Ms. GREENBERG: Well, it's an interesting question because in - if you think about it, traditionally, you would target your media buy, for example, in the places where you find the most votes. Well, again, going back to the point I made earlier about the fact this is apportioned by congressional districts, there could be parts of the state that don't have a lot of voters, but if you can win those congressional districts, then you can win more delegates than the person who wins the more populist part of state. So you have to think about distributing your media buy much more broadly.
What I think it's going to mean is that at least on the Democratic side there's going to be a lot more reliance on grassroots, on volunteers, on people getting people out to vote because they have to fight this in every precinct in every C.D. no matter how many voters there are in these different places.
CONAN: So as opposed to media as a - even as opposed to fundraising, organizational strength is emphasized.
Ms. GREENBERG: Absolutely, and that's a big part of the story for South Carolina for sure.
CONAN: Vin Weber, same thing on the Republican side?
Mr. WEBER: Yeah, pretty much. One of the things I noticed in doing just a cursory of survey of the states that are coming up - and I hope I didn't get this wrong, but there are - first of all, there are a lot of winner-take-all states on the Republican side on February 5th, big states like New York and New Jersey.
CONAN: So media might matter a lot.
Mr. WEBER: Media matters a lot.
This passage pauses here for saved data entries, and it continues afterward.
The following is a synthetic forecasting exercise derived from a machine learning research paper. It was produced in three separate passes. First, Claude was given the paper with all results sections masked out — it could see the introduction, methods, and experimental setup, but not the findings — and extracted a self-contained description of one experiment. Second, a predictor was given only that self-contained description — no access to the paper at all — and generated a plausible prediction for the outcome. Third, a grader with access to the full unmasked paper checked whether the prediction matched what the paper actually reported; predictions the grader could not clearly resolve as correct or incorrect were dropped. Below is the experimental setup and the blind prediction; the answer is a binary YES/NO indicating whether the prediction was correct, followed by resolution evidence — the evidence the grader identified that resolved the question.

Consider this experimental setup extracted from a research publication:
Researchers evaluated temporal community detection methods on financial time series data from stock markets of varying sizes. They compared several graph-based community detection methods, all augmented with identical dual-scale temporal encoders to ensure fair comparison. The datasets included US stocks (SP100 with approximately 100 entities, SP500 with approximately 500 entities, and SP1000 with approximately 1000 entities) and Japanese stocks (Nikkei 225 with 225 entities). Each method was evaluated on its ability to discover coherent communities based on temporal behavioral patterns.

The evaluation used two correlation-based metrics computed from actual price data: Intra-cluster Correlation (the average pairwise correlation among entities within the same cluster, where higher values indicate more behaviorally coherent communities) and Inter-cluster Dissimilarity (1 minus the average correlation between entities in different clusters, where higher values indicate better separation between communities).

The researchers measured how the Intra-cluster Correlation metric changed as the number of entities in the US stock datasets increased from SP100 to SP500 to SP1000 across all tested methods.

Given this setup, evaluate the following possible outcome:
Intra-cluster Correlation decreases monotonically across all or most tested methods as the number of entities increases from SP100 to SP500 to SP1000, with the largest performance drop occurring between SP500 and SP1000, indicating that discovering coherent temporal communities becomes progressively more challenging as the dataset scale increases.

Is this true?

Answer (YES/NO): NO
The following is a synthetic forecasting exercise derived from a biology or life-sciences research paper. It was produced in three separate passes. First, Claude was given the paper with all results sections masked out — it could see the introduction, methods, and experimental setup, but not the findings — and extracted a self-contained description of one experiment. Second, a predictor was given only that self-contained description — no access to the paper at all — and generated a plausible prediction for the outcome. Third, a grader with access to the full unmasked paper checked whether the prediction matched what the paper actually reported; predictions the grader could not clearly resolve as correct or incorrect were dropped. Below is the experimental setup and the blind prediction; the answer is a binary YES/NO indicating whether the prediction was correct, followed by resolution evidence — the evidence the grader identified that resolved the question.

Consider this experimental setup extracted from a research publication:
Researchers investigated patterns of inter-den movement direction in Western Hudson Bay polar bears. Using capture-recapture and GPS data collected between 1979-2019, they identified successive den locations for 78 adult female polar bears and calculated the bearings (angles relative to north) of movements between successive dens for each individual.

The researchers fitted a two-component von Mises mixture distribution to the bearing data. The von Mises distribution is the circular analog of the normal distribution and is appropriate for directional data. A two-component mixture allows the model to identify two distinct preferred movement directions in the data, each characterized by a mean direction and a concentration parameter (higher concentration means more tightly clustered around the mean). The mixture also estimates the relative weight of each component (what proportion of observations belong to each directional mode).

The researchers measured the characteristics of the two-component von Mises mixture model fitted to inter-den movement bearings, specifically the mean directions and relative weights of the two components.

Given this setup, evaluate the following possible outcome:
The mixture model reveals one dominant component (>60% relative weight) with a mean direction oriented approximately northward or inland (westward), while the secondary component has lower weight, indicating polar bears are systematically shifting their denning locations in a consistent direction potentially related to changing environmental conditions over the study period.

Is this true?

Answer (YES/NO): NO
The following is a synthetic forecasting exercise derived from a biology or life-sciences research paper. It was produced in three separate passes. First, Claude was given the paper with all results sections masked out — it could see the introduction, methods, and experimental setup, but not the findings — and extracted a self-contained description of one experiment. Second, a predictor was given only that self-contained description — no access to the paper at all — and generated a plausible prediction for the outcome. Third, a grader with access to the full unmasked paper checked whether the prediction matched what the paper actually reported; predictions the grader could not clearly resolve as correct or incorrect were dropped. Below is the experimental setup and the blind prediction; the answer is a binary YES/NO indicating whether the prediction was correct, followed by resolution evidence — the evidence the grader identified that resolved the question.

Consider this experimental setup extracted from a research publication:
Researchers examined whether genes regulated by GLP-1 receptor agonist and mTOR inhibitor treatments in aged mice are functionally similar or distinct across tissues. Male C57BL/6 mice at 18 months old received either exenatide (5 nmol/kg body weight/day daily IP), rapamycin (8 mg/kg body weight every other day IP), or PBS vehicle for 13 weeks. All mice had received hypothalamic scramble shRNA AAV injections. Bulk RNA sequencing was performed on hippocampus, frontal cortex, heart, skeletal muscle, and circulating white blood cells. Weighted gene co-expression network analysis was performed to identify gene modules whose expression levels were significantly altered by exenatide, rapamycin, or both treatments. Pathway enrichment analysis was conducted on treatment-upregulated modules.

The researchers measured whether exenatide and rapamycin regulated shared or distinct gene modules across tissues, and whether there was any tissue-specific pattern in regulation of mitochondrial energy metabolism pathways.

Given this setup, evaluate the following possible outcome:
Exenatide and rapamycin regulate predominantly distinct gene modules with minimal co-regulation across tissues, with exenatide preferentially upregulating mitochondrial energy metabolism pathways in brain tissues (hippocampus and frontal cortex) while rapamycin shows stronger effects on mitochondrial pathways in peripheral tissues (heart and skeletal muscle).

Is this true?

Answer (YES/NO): NO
However, if as we're sort of presuming in this conversation the race goes on beyond February 5th, by my cursory review, there's only a couple of relatively smaller states on the Republican side that are winner take all after February 5th - Massachusetts and Vermont. So, after February 5th, we're more or less in the same position as the Democrats are -which is, you know, every state offers at least the potential of some delegates to every candidate.
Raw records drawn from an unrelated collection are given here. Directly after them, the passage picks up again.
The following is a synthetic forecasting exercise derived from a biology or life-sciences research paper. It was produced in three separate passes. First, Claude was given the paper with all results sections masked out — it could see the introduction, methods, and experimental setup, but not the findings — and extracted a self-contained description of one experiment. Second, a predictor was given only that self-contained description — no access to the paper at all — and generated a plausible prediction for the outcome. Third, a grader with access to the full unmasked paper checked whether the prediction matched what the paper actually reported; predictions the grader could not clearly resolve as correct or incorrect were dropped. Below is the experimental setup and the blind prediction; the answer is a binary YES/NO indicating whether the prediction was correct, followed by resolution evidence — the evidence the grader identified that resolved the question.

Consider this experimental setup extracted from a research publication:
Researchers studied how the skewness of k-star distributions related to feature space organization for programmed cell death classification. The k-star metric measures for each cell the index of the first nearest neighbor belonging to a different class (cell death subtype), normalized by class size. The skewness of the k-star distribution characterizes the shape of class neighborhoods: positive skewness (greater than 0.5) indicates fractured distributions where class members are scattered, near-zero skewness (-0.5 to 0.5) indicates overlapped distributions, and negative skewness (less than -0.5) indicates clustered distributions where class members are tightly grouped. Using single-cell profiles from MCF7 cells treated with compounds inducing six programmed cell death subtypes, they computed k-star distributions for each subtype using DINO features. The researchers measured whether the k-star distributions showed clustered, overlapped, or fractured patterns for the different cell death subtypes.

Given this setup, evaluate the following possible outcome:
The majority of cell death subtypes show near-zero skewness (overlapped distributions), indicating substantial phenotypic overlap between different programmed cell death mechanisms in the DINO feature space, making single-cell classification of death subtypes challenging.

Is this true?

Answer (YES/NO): NO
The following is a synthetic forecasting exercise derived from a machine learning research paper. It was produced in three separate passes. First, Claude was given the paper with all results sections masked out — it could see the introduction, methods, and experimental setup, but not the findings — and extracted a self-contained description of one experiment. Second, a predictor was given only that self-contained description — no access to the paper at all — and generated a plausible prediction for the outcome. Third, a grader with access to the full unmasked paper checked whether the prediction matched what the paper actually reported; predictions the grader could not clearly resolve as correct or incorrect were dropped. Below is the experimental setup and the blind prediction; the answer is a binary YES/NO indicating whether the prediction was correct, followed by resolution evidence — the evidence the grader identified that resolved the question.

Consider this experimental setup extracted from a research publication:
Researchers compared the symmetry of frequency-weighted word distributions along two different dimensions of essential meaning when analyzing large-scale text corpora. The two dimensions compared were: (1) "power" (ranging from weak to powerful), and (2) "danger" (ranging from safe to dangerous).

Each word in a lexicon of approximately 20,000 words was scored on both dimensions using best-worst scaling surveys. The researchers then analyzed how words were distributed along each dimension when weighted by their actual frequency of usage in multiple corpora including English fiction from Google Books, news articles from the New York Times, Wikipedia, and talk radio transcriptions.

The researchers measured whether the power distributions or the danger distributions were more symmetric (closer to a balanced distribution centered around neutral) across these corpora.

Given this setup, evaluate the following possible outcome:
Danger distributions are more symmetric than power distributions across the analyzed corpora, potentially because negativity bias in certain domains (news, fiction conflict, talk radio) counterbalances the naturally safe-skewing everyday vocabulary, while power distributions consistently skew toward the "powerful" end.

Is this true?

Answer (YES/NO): NO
CONAN: Let's get some listeners involved in this conversation. Our guests, again, Vin Weber, who you just heard, a former Republican member of the House of Representatives from Minnesota, now a Republican strategist who's advising the presidential campaign of Mitt Romney. Also with us is Anna Greenberg, who's worked on the presidential campaigns of Bill Clinton in 1992, Al Gore in 2000 and Chris Dodd in 2008. She's with us here. And if you'd like to join us, 800-989-8255, e-mail firstname.lastname@example.org.
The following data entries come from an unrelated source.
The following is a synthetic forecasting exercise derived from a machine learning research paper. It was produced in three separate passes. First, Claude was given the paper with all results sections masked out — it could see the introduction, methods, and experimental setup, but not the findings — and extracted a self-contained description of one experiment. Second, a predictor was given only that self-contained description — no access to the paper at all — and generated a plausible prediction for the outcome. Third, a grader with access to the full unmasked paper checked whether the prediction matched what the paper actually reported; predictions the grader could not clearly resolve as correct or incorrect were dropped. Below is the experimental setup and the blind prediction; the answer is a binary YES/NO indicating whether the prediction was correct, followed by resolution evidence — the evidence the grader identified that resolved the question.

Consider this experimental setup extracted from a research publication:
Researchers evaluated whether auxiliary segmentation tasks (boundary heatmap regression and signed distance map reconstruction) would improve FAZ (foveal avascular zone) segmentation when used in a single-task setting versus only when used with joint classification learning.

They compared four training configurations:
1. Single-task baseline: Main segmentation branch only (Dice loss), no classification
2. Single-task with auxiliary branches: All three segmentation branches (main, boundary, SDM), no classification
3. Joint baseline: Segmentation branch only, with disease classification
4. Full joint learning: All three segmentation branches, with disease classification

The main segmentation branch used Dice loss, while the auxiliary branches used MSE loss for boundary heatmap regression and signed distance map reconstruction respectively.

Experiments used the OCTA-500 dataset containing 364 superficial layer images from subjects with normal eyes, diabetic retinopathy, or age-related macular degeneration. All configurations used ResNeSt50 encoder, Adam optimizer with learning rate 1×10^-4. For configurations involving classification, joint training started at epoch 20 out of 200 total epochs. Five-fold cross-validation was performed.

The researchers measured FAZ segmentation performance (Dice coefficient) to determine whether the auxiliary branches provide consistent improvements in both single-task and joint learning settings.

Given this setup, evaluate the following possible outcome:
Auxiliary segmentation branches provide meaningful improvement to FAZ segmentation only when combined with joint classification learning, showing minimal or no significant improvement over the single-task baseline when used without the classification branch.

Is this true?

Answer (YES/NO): NO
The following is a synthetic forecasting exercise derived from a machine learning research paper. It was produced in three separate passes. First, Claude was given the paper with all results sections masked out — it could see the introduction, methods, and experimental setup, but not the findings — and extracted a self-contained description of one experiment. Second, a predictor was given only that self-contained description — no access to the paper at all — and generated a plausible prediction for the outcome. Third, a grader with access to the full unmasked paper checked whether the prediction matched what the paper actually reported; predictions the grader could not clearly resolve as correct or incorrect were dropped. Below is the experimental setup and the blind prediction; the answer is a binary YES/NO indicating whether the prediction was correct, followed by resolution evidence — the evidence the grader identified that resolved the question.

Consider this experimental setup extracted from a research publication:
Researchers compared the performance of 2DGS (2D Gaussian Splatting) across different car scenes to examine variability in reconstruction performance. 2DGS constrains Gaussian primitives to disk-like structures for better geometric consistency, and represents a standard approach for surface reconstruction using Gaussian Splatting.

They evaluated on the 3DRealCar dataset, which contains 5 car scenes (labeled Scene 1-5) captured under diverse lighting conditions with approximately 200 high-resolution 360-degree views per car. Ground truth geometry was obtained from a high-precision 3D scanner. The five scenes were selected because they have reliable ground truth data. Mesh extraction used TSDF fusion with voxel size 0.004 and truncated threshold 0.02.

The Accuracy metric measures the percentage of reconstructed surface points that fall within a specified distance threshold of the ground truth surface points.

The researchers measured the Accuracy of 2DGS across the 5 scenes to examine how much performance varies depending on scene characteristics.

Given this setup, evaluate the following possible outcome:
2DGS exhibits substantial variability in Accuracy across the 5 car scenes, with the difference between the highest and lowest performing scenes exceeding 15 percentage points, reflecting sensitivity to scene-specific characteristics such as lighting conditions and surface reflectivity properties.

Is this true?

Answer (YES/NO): YES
And let's start with Jacob(ph). Jacob is with us from New York City.
JACOB (Caller): Hi. I just had two quick questions and I'll take my answer off the phone. First is, what is this delegate vote going to mean for all of the people and what their vote is and what they want? And secondly, you keep mentioning delegates and superdelegates, what's the difference between the two and how important is a delegate vote to the system?
CONAN: Okay. Anna, these are - go ahead, Vin.
Mr. WEBER: Well, can I take the first part of that, because I wanted to inject the point of history that sort of goes to the caller's question - how do these delegates who were selected relate to the preferences of the voters. And one of the differences between the system now and the system in the past, besides the fact that this is the first potentially tested convention we're going to have for a long time, is this will probably be the first set of contested conventions in which most all of the delegates, the large percentage of delegates, were chosen by primaries. I like to site this example from a candidate from my home state.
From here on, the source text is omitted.